Exercise details :: The whole listing that follows should be printed again, unchanged.

The records ::
-----
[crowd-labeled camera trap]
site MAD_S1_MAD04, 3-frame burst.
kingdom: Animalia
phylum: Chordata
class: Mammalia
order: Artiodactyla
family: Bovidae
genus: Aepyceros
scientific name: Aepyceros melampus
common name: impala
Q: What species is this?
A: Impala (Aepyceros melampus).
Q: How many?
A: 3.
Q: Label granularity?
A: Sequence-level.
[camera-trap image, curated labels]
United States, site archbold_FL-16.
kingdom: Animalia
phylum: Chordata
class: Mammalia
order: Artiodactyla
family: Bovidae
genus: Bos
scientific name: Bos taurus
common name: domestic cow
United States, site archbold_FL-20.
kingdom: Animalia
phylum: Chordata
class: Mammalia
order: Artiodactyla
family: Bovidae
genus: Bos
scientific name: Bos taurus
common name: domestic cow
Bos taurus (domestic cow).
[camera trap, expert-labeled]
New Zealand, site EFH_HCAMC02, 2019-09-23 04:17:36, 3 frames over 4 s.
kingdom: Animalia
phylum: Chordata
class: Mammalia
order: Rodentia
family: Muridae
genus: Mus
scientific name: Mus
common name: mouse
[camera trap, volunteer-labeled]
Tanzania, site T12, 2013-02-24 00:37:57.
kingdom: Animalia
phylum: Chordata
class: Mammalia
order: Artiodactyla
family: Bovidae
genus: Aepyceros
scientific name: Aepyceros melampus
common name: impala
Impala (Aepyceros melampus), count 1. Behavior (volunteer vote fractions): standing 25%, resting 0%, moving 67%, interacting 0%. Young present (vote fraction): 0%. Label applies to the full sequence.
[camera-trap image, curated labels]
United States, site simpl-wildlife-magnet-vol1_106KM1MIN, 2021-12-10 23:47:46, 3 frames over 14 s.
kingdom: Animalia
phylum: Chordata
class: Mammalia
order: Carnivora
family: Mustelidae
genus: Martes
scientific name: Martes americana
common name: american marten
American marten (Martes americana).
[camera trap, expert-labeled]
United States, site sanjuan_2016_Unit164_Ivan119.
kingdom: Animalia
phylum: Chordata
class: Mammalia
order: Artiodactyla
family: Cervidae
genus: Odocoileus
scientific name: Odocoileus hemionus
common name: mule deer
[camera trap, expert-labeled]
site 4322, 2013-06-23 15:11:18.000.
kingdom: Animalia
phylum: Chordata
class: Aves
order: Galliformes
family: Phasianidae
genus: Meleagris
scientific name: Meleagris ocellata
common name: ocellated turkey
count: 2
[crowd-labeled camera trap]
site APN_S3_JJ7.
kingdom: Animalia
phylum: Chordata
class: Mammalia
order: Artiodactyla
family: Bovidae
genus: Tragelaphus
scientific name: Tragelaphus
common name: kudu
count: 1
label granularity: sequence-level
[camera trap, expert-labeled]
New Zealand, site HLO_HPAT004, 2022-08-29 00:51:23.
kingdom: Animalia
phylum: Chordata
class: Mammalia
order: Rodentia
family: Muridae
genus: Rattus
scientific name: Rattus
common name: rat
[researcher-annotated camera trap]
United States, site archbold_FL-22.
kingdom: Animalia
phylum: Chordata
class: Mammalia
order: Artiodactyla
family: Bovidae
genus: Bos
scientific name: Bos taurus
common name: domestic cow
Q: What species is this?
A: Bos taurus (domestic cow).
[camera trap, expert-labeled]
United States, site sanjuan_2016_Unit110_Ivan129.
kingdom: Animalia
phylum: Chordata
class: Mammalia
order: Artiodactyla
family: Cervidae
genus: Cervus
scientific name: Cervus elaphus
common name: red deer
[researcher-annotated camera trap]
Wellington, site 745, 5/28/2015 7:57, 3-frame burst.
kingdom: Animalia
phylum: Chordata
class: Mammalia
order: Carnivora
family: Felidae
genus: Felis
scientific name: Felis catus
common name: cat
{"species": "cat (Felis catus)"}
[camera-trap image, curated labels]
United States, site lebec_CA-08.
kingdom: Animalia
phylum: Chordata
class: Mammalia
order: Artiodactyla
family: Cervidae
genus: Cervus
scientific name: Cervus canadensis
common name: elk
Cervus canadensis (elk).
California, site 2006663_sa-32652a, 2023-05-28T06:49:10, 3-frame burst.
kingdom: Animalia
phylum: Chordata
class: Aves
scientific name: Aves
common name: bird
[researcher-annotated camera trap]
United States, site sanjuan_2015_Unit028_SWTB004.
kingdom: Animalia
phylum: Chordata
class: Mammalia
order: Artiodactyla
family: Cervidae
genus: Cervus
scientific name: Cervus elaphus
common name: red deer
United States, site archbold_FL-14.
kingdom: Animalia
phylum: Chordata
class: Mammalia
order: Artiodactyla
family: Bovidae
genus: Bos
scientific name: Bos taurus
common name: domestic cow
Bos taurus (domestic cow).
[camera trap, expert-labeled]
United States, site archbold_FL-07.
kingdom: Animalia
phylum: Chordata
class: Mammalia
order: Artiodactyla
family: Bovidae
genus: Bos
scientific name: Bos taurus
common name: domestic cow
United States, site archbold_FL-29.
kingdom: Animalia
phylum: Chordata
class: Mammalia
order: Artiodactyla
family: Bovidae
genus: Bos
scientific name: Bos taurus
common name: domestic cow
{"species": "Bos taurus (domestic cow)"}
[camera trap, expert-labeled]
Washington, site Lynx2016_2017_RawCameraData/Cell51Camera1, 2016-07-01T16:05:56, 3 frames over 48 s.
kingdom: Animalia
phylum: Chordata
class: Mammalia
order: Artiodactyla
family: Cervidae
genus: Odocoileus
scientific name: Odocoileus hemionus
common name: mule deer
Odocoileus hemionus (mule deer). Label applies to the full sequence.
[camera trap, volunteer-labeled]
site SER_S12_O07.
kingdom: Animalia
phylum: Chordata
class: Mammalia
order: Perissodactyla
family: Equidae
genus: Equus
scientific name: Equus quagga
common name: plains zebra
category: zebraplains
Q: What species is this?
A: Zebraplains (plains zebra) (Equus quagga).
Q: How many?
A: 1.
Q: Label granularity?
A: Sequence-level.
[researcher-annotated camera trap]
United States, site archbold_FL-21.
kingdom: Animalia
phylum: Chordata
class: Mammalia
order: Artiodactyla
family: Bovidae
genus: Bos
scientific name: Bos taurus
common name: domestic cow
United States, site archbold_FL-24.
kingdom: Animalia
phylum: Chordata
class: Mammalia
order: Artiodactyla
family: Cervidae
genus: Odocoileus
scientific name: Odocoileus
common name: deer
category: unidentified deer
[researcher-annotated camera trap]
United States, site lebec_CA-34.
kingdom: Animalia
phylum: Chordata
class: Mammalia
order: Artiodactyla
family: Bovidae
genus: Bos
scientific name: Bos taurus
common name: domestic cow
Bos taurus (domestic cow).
-----
Result below ::
[crowd-labeled camera trap]
site MAD_S1_MAD04, 3-frame burst.
kingdom: Animalia
phylum: Chordata
class: Mammalia
order: Artiodactyla
family: Bovidae
genus: Aepyceros
scientific name: Aepyceros melampus
common name: impala
Q: What species is this?
A: Impala (Aepyceros melampus).
Q: How many?
A: 3.
Q: Label granularity?
A: Sequence-level.
[camera-trap image, curated labels]
United States, site archbold_FL-16.
kingdom: Animalia
phylum: Chordata
class: Mammalia
order: Artiodactyla
family: Bovidae
genus: Bos
scientific name: Bos taurus
common name: domestic cow
United States, site archbold_FL-20.
kingdom: Animalia
phylum: Chordata
class: Mammalia
order: Artiodactyla
family: Bovidae
genus: Bos
scientific name: Bos taurus
common name: domestic cow
Bos taurus (domestic cow).
[camera trap, expert-labeled]
New Zealand, site EFH_HCAMC02, 2019-09-23 04:17:36, 3 frames over 4 s.
kingdom: Animalia
phylum: Chordata
class: Mammalia
order: Rodentia
family: Muridae
genus: Mus
scientific name: Mus
common name: mouse
[camera trap, volunteer-labeled]
Tanzania, site T12, 2013-02-24 00:37:57.
kingdom: Animalia
phylum: Chordata
class: Mammalia
order: Artiodactyla
family: Bovidae
genus: Aepyceros
scientific name: Aepyceros melampus
common name: impala
Impala (Aepyceros melampus), count 1. Behavior (volunteer vote fractions): standing 25%, resting 0%, moving 67%, interacting 0%. Young present (vote fraction): 0%. Label applies to the full sequence.
[camera-trap image, curated labels]
United States, site simpl-wildlife-magnet-vol1_106KM1MIN, 2021-12-10 23:47:46, 3 frames over 14 s.
kingdom: Animalia
phylum: Chordata
class: Mammalia
order: Carnivora
family: Mustelidae
genus: Martes
scientific name: Martes americana
common name: american marten
American marten (Martes americana).
[camera trap, expert-labeled]
United States, site sanjuan_2016_Unit164_Ivan119.
kingdom: Animalia
phylum: Chordata
class: Mammalia
order: Artiodactyla
family: Cervidae
genus: Odocoileus
scientific name: Odocoileus hemionus
common name: mule deer
[camera trap, expert-labeled]
site 4322, 2013-06-23 15:11:18.000.
kingdom: Animalia
phylum: Chordata
class: Aves
order: Galliformes
family: Phasianidae
genus: Meleagris
scientific name: Meleagris ocellata
common name: ocellated turkey
count: 2
[crowd-labeled camera trap]
site APN_S3_JJ7.
kingdom: Animalia
phylum: Chordata
class: Mammalia
order: Artiodactyla
family: Bovidae
genus: Tragelaphus
scientific name: Tragelaphus
common name: kudu
count: 1
label granularity: sequence-level
[camera trap, expert-labeled]
New Zealand, site HLO_HPAT004, 2022-08-29 00:51:23.
kingdom: Animalia
phylum: Chordata
class: Mammalia
order: Rodentia
family: Muridae
genus: Rattus
scientific name: Rattus
common name: rat
[researcher-annotated camera trap]
United States, site archbold_FL-22.
kingdom: Animalia
phylum: Chordata
class: Mammalia
order: Artiodactyla
family: Bovidae
genus: Bos
scientific name: Bos taurus
common name: domestic cow
Q: What species is this?
A: Bos taurus (domestic cow).
[camera trap, expert-labeled]
United States, site sanjuan_2016_Unit110_Ivan129.
kingdom: Animalia
phylum: Chordata
class: Mammalia
order: Artiodactyla
family: Cervidae
genus: Cervus
scientific name: Cervus elaphus
common name: red deer
[researcher-annotated camera trap]
Wellington, site 745, 5/28/2015 7:57, 3-frame burst.
kingdom: Animalia
phylum: Chordata
class: Mammalia
order: Carnivora
family: Felidae
genus: Felis
scientific name: Felis catus
common name: cat
{"species": "cat (Felis catus)"}
[camera-trap image, curated labels]
United States, site lebec_CA-08.
kingdom: Animalia
phylum: Chordata
class: Mammalia
order: Artiodactyla
family: Cervidae
genus: Cervus
scientific name: Cervus canadensis
common name: elk
Cervus canadensis (elk).
California, site 2006663_sa-32652a, 2023-05-28T06:49:10, 3-frame burst.
kingdom: Animalia
phylum: Chordata
class: Aves
scientific name: Aves
common name: bird
[researcher-annotated camera trap]
United States, site sanjuan_2015_Unit028_SWTB004.
kingdom: Animalia
phylum: Chordata
class: Mammalia
order: Artiodactyla
family: Cervidae
genus: Cervus
scientific name: Cervus elaphus
common name: red deer
United States, site archbold_FL-14.
kingdom: Animalia
phylum: Chordata
class: Mammalia
order: Artiodactyla
family: Bovidae
genus: Bos
scientific name: Bos taurus
common name: domestic cow
Bos taurus (domestic cow).
[camera trap, expert-labeled]
United States, site archbold_FL-07.
kingdom: Animalia
phylum: Chordata
class: Mammalia
order: Artiodactyla
family: Bovidae
genus: Bos
scientific name: Bos taurus
common name: domestic cow
United States, site archbold_FL-29.
kingdom: Animalia
phylum: Chordata
class: Mammalia
order: Artiodactyla
family: Bovidae
genus: Bos
scientific name: Bos taurus
common name: domestic cow
{"species": "Bos taurus (domestic cow)"}
[camera trap, expert-labeled]
Washington, site Lynx2016_2017_RawCameraData/Cell51Camera1, 2016-07-01T16:05:56, 3 frames over 48 s.
kingdom: Animalia
phylum: Chordata
class: Mammalia
order: Artiodactyla
family: Cervidae
genus: Odocoileus
scientific name: Odocoileus hemionus
common name: mule deer
Odocoileus hemionus (mule deer). Label applies to the full sequence.
[camera trap, volunteer-labeled]
site SER_S12_O07.
kingdom: Animalia
phylum: Chordata
class: Mammalia
order: Perissodactyla
family: Equidae
genus: Equus
scientific name: Equus quagga
common name: plains zebra
category: zebraplains
Q: What species is this?
A: Zebraplains (plains zebra) (Equus quagga).
Q: How many?
A: 1.
Q: Label granularity?
A: Sequence-level.
[researcher-annotated camera trap]
United States, site archbold_FL-21.
kingdom: Animalia
phylum: Chordata
class: Mammalia
order: Artiodactyla
family: Bovidae
genus: Bos
scientific name: Bos taurus
common name: domestic cow
United States, site archbold_FL-24.
kingdom: Animalia
phylum: Chordata
class: Mammalia
order: Artiodactyla
family: Cervidae
genus: Odocoileus
scientific name: Odocoileus
common name: deer
category: unidentified deer
[researcher-annotated camera trap]
United States, site lebec_CA-34.
kingdom: Animalia
phylum: Chordata
class: Mammalia
order: Artiodactyla
family: Bovidae
genus: Bos
scientific name: Bos taurus
common name: domestic cow
Bos taurus (domestic cow).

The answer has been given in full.